Ane Alencar acredita que com o relançamento do
PPCDam, os governos têm incentivos para trabalharem seus planos de controle do
desmatamento e queimadas, ou, no mínimo, para reativar os planos nesta
temporada.
Criado em 2004, o PPCDAm foi o principal
responsável pela queda de 83% do desmatamento até 2012, segundo dados do Inpe.
Com a revogação do PPCDAm em 2019 e o desmonte dos órgãos ambientais no governo
Bolsonaro, o desmatamento atingiu a marca de 13 mil km² em 2021, o que não
ocorria desde 2006. Isso afastou o país das metas estabelecidas em acordos
internacionais.
A quinta fase do plano estabelece a meta de
desmatamento zero até 2030, a partir de quatro eixos temáticos: atividades
produtivas sustentáveis; monitoramento e controle ambiental; ordenamento
fundiário e territorial; e instrumentos normativos e econômicos voltados à
redução do desmatamento e à efetivação das ações abrangidas pelos demais eixos.
“Entretanto, a temporada do fogo está aí, no mínimo
tanto o governo federal quanto os governos estaduais já deveriam estar com
campanhas prontas para a redução do uso do fogo e para prevenção, porque eu
acho que isso ajuda bastante, principalmente num contexto onde o clima está
bastante favorável para ocorrência de incêndios”, ressalta a pesquisadora, que
também frisa o papel do engajamento da sociedade no tema.

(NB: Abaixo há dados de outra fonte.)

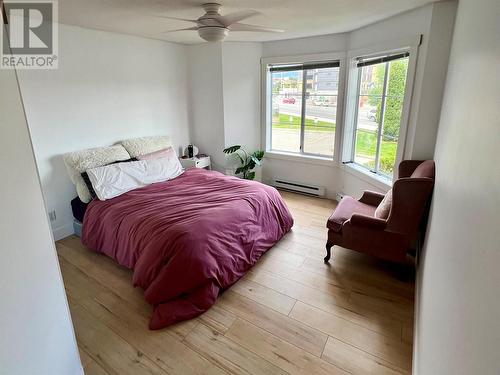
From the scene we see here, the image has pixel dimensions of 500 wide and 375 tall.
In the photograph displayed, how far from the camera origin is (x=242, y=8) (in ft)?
8.23

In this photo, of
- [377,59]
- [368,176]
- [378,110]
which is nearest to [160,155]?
[368,176]

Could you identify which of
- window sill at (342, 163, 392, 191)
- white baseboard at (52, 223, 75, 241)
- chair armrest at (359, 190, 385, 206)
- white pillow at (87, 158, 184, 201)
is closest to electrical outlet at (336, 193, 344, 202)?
window sill at (342, 163, 392, 191)

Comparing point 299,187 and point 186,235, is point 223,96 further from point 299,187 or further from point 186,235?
point 186,235

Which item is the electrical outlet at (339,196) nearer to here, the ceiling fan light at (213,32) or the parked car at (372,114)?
the parked car at (372,114)

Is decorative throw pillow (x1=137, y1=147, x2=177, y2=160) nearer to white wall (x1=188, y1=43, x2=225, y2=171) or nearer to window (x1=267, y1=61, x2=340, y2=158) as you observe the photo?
white wall (x1=188, y1=43, x2=225, y2=171)

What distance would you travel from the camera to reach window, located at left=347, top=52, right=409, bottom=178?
3125 millimetres

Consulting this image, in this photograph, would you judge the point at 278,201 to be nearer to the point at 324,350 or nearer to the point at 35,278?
the point at 324,350

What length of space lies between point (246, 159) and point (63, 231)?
106 inches

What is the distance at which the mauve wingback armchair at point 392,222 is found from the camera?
222 cm

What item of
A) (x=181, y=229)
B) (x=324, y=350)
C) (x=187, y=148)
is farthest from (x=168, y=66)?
(x=324, y=350)

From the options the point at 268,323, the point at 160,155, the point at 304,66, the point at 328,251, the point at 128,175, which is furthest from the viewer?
the point at 304,66

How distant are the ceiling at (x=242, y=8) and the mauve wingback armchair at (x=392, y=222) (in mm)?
1553

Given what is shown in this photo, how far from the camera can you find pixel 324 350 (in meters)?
1.83

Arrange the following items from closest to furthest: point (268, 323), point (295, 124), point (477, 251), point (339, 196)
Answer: point (477, 251) → point (268, 323) → point (339, 196) → point (295, 124)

A respeito da governança e fogo nos estados, A
Amazônia Real procurou todas as secretarias de meio ambiente dos nove estados
da Amazônia Legal para coletar informações sobre preparo para a temporada de
fogo e monitoramento, mas obteve baixo retorno, indicando uma possível falta de
organização e preparo nos estados.
Apenas quatro estados retornaram até a publicação
desta reportagem. No Mato Grosso (MT), a secretaria respondeu que o
investimento para combater e prevenir queimadas chegou a R$ 38 milhões e que o
Plano de Operações da Temporada de Incêndios Florestais (POTIF) prevê a
implantação de 81 instrumentos de resposta, composto por 25 unidades do Corpo
de Bombeiros, 29 Brigadas Estaduais Mistas, 17 Brigadas Municipais Mistas, sete
bases descentralizadas de Bombeiro Militar e quatro equipes de intervenção e
apoio operacional.
A respeito do monitoramento, a Secretaria de Meio
Ambiente informou que possui quatro equipamentos para monitorar a qualidade do
ar na capital Cuiabá. Elas são responsáveis por avaliar a concentração de gases
poluentes e material particulado na atmosfera.

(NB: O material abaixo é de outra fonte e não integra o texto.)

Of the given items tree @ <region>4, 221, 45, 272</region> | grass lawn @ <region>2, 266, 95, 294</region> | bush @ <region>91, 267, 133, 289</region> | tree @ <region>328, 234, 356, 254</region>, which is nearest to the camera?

No Amazonas, a secretaria informou apenas que a
primeira fase da Operação Aceiro 2023 começou para combater incêndios
florestais no sul do Amazonas. É composta por 74 bombeiros militares e 10
viaturas com destino aos municípios de Humaitá, Apuí, Boca do Acre, Lábrea e
Manicoré. Não houve respostas às demais perguntas sobre monitoramento da
qualidade do ar, que até 2022 não possuía equipamentos.

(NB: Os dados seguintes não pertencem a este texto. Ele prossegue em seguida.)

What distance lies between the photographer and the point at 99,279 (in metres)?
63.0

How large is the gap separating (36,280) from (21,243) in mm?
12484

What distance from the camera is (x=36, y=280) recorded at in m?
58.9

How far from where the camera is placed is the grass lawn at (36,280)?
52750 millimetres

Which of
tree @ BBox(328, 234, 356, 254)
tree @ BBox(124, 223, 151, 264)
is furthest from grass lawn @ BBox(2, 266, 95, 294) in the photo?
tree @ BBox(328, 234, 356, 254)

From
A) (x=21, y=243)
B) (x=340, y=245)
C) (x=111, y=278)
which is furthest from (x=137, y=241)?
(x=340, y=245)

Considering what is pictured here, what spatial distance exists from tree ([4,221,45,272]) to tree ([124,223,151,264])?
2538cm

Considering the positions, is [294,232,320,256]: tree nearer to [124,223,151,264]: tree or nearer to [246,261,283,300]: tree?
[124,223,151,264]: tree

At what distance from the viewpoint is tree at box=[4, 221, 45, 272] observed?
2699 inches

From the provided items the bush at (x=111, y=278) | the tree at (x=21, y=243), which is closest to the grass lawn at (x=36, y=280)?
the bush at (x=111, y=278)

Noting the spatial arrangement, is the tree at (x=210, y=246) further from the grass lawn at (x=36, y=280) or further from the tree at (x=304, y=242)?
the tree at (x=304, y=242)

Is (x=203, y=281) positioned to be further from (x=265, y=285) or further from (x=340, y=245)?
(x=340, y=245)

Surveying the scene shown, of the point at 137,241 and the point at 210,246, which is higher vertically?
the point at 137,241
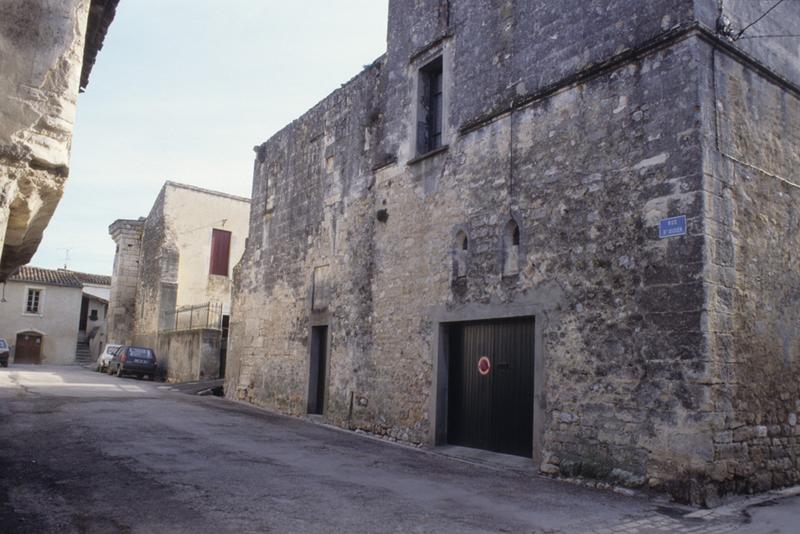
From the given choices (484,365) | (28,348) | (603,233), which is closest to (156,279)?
(28,348)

Já no Maranhão, a Secretaria de Estado de Meio
Ambiente e Recursos Naturais informou que 25 municípios estão dentro do plano
de combate às queimadas com foco nos municípios mais atingidos e tem feito
monitoramento de queimadas e emissão de boletins de monitoramento de focos de
calor.
Com relação ao monitoramento da qualidade do ar,
afirmou que possui seis estações de monitoramento em São Luís e nos demais
municípios o controle da qualidade do ar é realizado através de relatórios de
automonitoramento enviados por empreendimentos licenciados pelas secretarias
locais.
À Amazônia Real, a Secretaria do Meio Ambiente de
Rondônia, um estado devastado pelo agronegócio, não respondeu aos
questionamentos sobre monitoramento, mas informou que “vem desenvolvendo
atividades como campanhas de educação ambiental nas escolas, pit stop de educação
e conscientização ambiental, intensificação na fiscalização, divulgação nas
redes sociais, palestras com o tema risco de queimadas, além do WhatsApp de
denúncias”.
As secretarias dos Estados do Pará, Tocantins,
Acre, Amapá e Roraima não responderam às perguntas enviadas pela Amazônia Real.